■ SUPPLIED PASSAGE ■

______________________________

On December 10, 2000, Prime Minister Ehud Barak submitted his letter of resignation to President Katsav. According to the Basic Law: The Government, which took effect in 1996:
A prime minister elected in special elections will remain in office for the period of service of the Knesset serving at that time. (The next Knesset elections are scheduled for May 2003.)
Update: On January 1, 2001, the Knesset voted 57-41 in favor of a motion to apply continuity to the bill to amend the law on the direct election of prime minister from the same point the previous Knesset left off.
On March 7, 2001, the Knesset voted to change the system of direct prime-ministerial elections and restore the one-vote parliamentary system of government that operated until 1996, approving a reformed version of the original Basic Law: The Government.
Eligibility requirements for Prime Minister
Since the change of the electoral system in 1996, Israel's prime minister is elected by a separate, direct ballot. The February 2001 election will be the first time that a separate special election will be held for prime minister, with the composition of the Knesset remaining unchanged.

______________________________

■ THE DATA ■
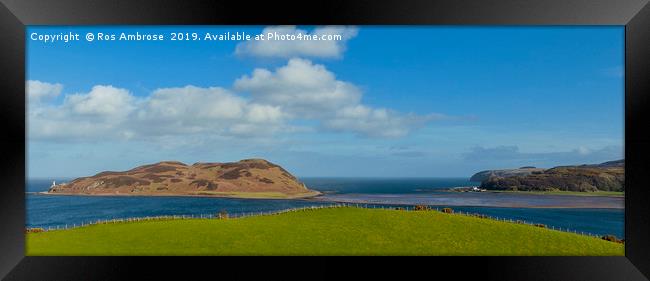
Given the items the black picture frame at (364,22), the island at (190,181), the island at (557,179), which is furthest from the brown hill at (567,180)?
the island at (190,181)

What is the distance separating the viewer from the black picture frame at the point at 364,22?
206 inches

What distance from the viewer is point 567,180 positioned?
20.7ft

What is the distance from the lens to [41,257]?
565 centimetres

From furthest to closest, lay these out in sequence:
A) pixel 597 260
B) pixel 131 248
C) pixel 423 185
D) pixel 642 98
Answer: pixel 423 185 < pixel 131 248 < pixel 597 260 < pixel 642 98

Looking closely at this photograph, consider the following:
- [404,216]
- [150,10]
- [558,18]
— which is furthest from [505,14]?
[150,10]

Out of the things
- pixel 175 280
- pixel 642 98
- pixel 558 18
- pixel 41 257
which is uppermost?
pixel 558 18

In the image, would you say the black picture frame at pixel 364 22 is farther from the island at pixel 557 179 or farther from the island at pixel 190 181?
the island at pixel 190 181

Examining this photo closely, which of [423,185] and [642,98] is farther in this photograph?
[423,185]

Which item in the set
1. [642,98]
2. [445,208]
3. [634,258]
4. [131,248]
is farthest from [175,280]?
[642,98]

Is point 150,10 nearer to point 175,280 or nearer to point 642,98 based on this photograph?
Result: point 175,280

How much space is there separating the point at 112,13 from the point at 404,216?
5.80m

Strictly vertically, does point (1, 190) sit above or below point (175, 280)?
above

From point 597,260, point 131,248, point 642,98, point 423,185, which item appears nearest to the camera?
point 642,98

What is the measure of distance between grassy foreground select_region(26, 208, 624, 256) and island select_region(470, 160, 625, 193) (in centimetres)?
70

______________________________

■ TASK LIST ■
1: Answer these questions from the passage on Israel's prime-ministerial elections:
(a) To whom did Ehud Barak submit his letter of resignation?
(b) What was the Knesset's vote on January 1, 2001?
(c) When were the next Knesset elections scheduled?
2: From the passage on Israel's prime-ministerial elections, extract the part that opens with the words containing "Update: On January" and closes with "Law: The Government.".
The rows have no connection to the passage on Israel's prime-ministerial elections.

■ TASK SOLUTIONS ■
1:
(a) President Katsav
(b) 57-41
(c) May 2003

2:
Update: On January 1, 2001, the Knesset voted 57-41 in favor of a motion to apply continuity to the bill to amend the law on the direct election of prime minister from the same point the previous Knesset left off.
On March 7, 2001, the Knesset voted to change the system of direct prime-ministerial elections and restore the one-vote parliamentary system of government that operated until 1996, approving a reformed version of the original Basic Law: The Government.